Blow 14,000 Bubbles Per Minute With This 3D Printed Contraption

Like bubbles? Then you’ll love this 3D printed bubble blowing machine. It’s capable of blowing approximately 14,000 bubbles… per minute.

Designed and released on Thingiverse, the array of bubble orifices are 3D printed, as well as the gears and chain that rotate the belt of bubbles. The only thing not 3D printed is the 5 gallon bucket, some aluminum extrusion for mounting it rigidly, and the 50RPM motor that spins it around.

Place the bucket in your driveway, hook up a big fan behind it, and Bob’s your uncle — you’ve got 14,000 bubbles a minute to play with. Is it bad we want to see someone set this up inside a house?

If you want to get really fancy, you could also get a high-output fog machine to fill the bubbles with smoke for greater effect — or just make giant bubbles with this bubble producing machine inspired by the space program.

[via Gizmodo]

34 thoughts on “Blow 14,000 Bubbles Per Minute With This 3D Printed Contraption

        1. Sometimes multiple bubbles per ring before it pops. It looks like 30 rows of 5 rings and it seems the entire thing cycles twice a minute so 300 minimum per minute. So maybe each ring does about 500 bubbles before the film breaks or the ring goes back down? I am curious about the math logic on this as I usually get around 10 per ring per dipping with cheap stuff. A DIY stuff made with witch hazel can last longer but not 500 bubbles from a single dipping.

          1. Hey there, I posted a bit more detail in another response, but TLDR is that it’s 40 wands with 6 bubblers per wand and they rotate past the fan roughly 10 times per minute with each bubbler producing between 0 and 10 bubbles per pass or 0 to 60 per wand (most around the 2 inch mark). Depending on the wind speed and the bubble solution I get anywhere from, what I’m estimating to be , 2,000 to 8,000 per minute and use up a gallon of fluid in about 20 minutes without a large amount of waste on the ground. I have a better video here on a day that was less windy (sorry for the quality, I’m awful at video). The die off after the burst of bubbles is what happens when the wind picks up. The main trouble I’m having is that the wands are dense enough that the fan blowing through the back side gets interrupted and becomes a bit more turbulent then I would like, which is why Im using the big fan, But that means even a moderate breeze in the wrong direction stops the bubble generation cold. Next step is to reduce the number of wands by putting spacers in between every other one to see if I can get better airflow. Thanks for checking it out!

:: Records shown ::
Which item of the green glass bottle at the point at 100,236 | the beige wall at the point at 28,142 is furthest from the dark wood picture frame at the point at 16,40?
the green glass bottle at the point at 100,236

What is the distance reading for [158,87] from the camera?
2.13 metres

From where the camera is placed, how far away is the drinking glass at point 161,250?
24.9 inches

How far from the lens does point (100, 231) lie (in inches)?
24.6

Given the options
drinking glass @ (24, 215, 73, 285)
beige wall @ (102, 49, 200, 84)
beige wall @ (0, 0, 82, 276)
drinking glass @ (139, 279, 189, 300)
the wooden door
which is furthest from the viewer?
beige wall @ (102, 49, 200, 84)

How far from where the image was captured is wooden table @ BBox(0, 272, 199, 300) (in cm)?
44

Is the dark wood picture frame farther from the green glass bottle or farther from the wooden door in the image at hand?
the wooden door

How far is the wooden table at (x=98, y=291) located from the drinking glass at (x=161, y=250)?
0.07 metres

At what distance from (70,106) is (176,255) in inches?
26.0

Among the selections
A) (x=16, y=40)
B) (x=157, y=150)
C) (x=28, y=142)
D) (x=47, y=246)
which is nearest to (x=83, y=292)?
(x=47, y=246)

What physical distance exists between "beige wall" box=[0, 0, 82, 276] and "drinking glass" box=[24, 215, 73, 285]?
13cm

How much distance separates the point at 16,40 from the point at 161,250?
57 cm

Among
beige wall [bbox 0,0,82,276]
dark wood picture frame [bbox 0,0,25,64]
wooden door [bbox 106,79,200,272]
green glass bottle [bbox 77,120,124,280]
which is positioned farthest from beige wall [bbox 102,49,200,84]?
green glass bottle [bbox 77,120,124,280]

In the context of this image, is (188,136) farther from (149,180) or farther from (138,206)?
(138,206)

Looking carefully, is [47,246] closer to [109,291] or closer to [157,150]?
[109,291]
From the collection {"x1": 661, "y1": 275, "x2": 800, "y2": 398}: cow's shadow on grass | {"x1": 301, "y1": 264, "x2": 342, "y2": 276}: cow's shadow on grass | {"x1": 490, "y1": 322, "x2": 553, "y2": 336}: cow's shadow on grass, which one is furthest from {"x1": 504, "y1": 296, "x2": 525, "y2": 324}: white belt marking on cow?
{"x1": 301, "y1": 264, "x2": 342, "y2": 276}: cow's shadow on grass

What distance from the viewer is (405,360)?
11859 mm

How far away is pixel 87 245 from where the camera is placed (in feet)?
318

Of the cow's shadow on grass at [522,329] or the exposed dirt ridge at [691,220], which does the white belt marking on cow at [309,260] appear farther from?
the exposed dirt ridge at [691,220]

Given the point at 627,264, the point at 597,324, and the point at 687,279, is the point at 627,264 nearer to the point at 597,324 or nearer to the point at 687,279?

:: What to produce ::
Answer these from the bubble machine article:
1. What speed is the motor that spins the bucket?
2. In the reply from the machine's designer, how many bubblers are on each wand?
3. About how long does the designer say a gallon of fluid lasts?
Rely only on the bubble machine article, not on the data.

:: Solution for this exercise ::
1. 50RPM
2. 6
3. About 20 minutes